As the name of Knowledge Graph might recall, the data is stored in graph structures. Graph DBs emphasize the relation between entities and their arrangement is extremely simple. At their foundations lays just one single data structure, the triple:
Subject → Relation → Object
It might be seen as a generalization of tabular data on one hand, and a more expressive language than a key-value store, on the other. While relational DBs refer to a single field to their unique row identifiers, such relations does not lose any semantic in graph DBs and at the same time the data could be arranged purposely without any predefined schema. While in the Industry 4.0 ontology a shared schema is very welcomed, in more general purposes KGs such as DBPedia, the underlying schema is less than a prerequisite. The simple triple based structure has some commonalities with software principles and in particular with the composability, or in other words, the adequacy of the data structure to include other KGs and expanding the scope of applications running over them. More inclusive the KG is, the better it is.
It’s not all gold that glitters. Maintaining a workable KG is not just about injecting information but also executing specific routines that preserve the dataset consistency. Take for example the presidency of a country, which is assigned to a person for a limited time. There have been several people who were presidents for a while, but now, there is only one in charge, and s/he will be the president until the end of the mandate. The KG maintainer should employ some restrictions, or rules, that ensure such constraints. Without introducing the topic related to KGs reasoning, I’d advance the idea that the maintainer, in addition to the set of time-based constraints mentioned above, could infer the new president by picking up the candidate who scored highest in public elections or, depending on the statute, closed selection in the chamber of deputies. As maintaining time series data might seem unnatural in graphs, dynamic KGs are anything but unusual.
A general, concise, informal, non-doctrinal definition of KGs I would pose is:
KG = Data at scale + Integration + Concepts AND Relationships
Concepts are entities of interest of the real world and relationships are the edges between these entities.
What do KGs really know?
In this post I convey a brief overview of what KG is, its scope and why it could be useful for information services organizations. But representing knowledge is just one part of the picture. We should care much more on how much knowledge a system actually has rather than how to represent that knowledge, and it is not just about what you put into a graph. When knowledge turns to understanding it creates observable behaviour, and that behaviour is the proficiency on problem solving attributable to that system.

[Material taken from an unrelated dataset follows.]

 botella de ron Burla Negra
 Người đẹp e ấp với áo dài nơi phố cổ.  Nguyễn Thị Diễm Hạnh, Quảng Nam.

An interesting analogy is the music score, this is what actual knowledge representation looks like.
People might say this is music, but it is not music at all. This is a bunch of symbols, notes, pauses, concepts and relations. We know there is a process that can be applied to this representation that generates something we can hear and appreciate as music. In the following posts, I will point out how an agent might use KGs by selecting actions in a reasonable way by using logical deductive reasoning, answer set programming and graph neural networks.